China, the world’s second largest economy, looks like it is getting back on track as it seems ready to reach an annual growth rate of 7.5 percent this year.
Chinese officials have been very determined to meet the 7.5 percent growth target this year. That number seems incredibly ambitious for Europe or even the United States, but China has done even better in previous years.
The target rate of 7.5 percent is lower than China’s growth for the past few years. Before that, the country experienced growth in the double digits, so it is no surprise that China wants to maintain this level of growth and is pushing to make sure that happens.
The National Bureau of Statistics’ purchasing managers’ index, PMI, for China rose to 51.0 in August. Numbers above 50 mean that activity is expanding while numbers below 50 mean it is contracting.
China has been trying to prevent an economic slowdown in the country with a number of measures, such as investing in railroads and public housing.

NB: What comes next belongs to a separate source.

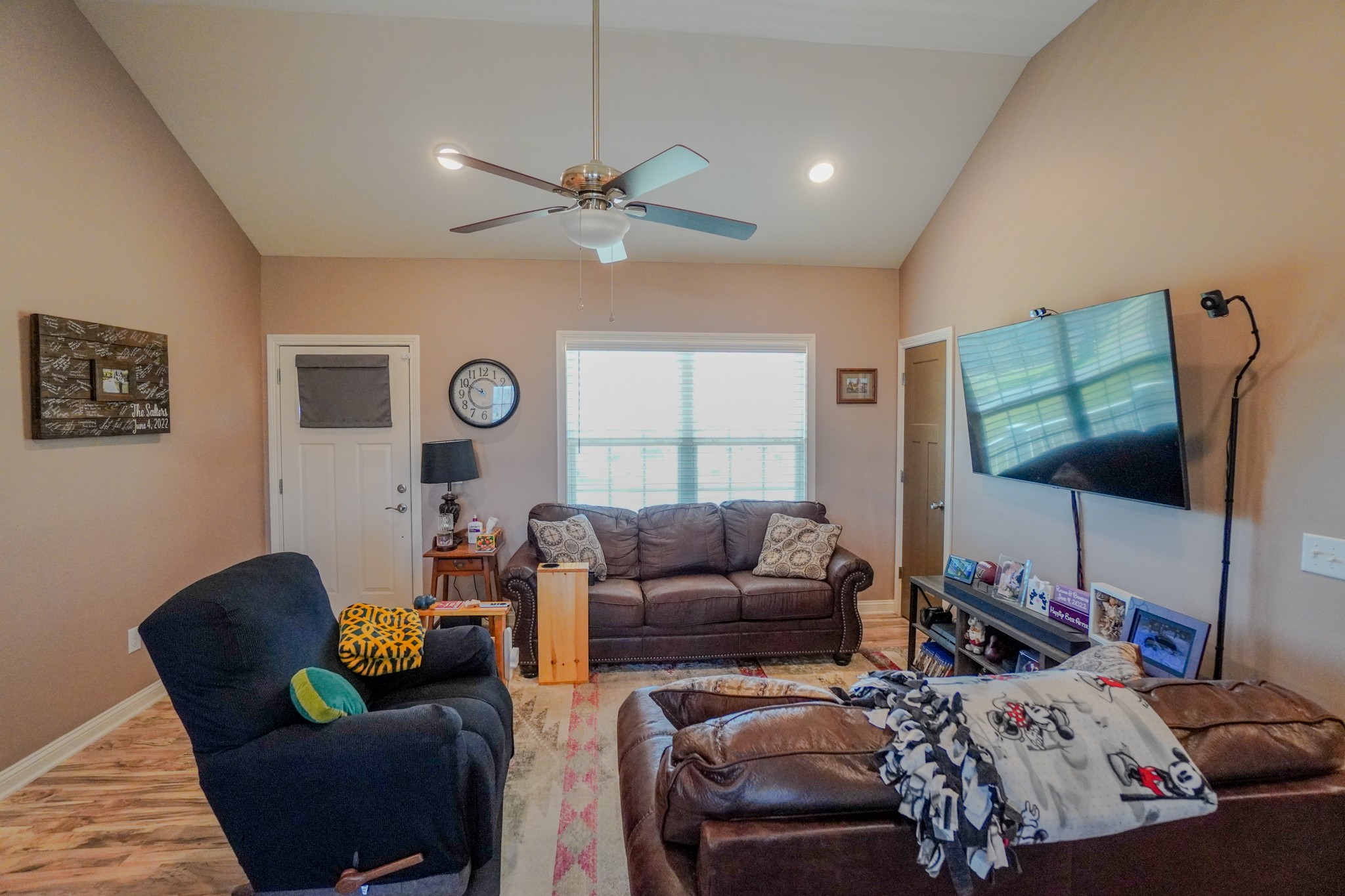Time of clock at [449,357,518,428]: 9:49
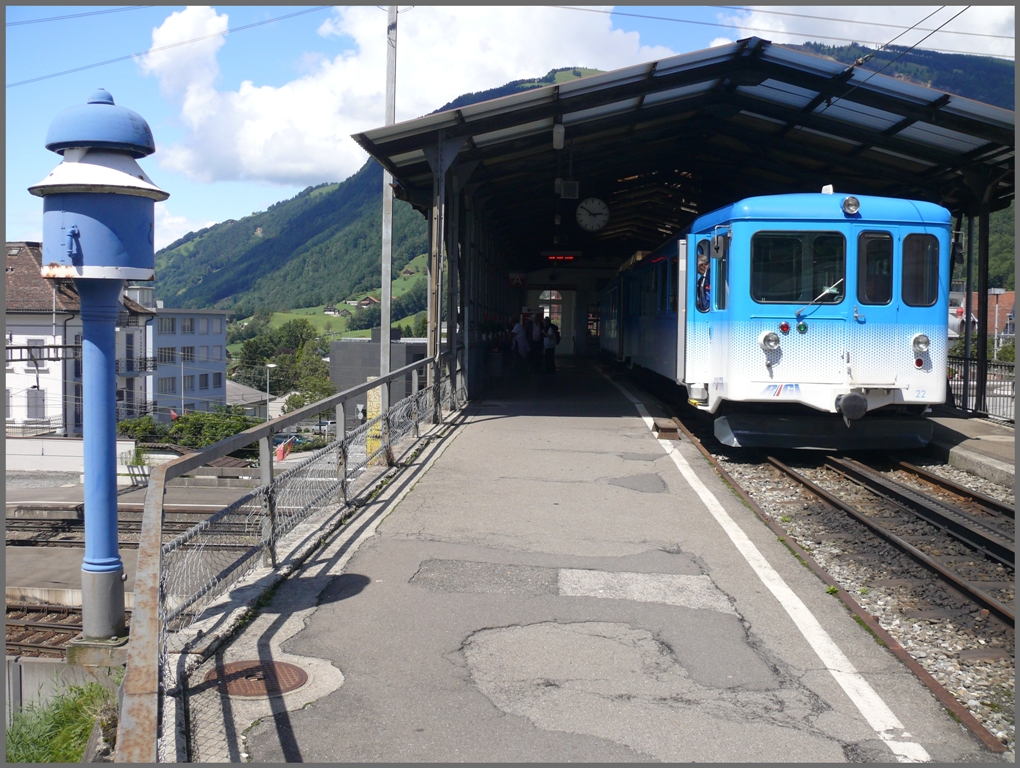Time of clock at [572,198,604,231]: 2:50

Chief China economist at JP Morgan in Hong Kong, Haibin Zhu, notes that the Chinese economy has improved recently. “One of the reasons is the lagging effect of credit growth earlier in the year, while the second is the recent shift in the policy stance and more concrete policy announcement.”
Last week, the Vice Finance Minister Zhu Guangyao announced that economic growth can be achieved through structural adjustments instead of stimulus. The Chinese economy looks like it is moving more towards a consumer driven one, but the growth is still threatened by various factors, including uncertainties about exporting.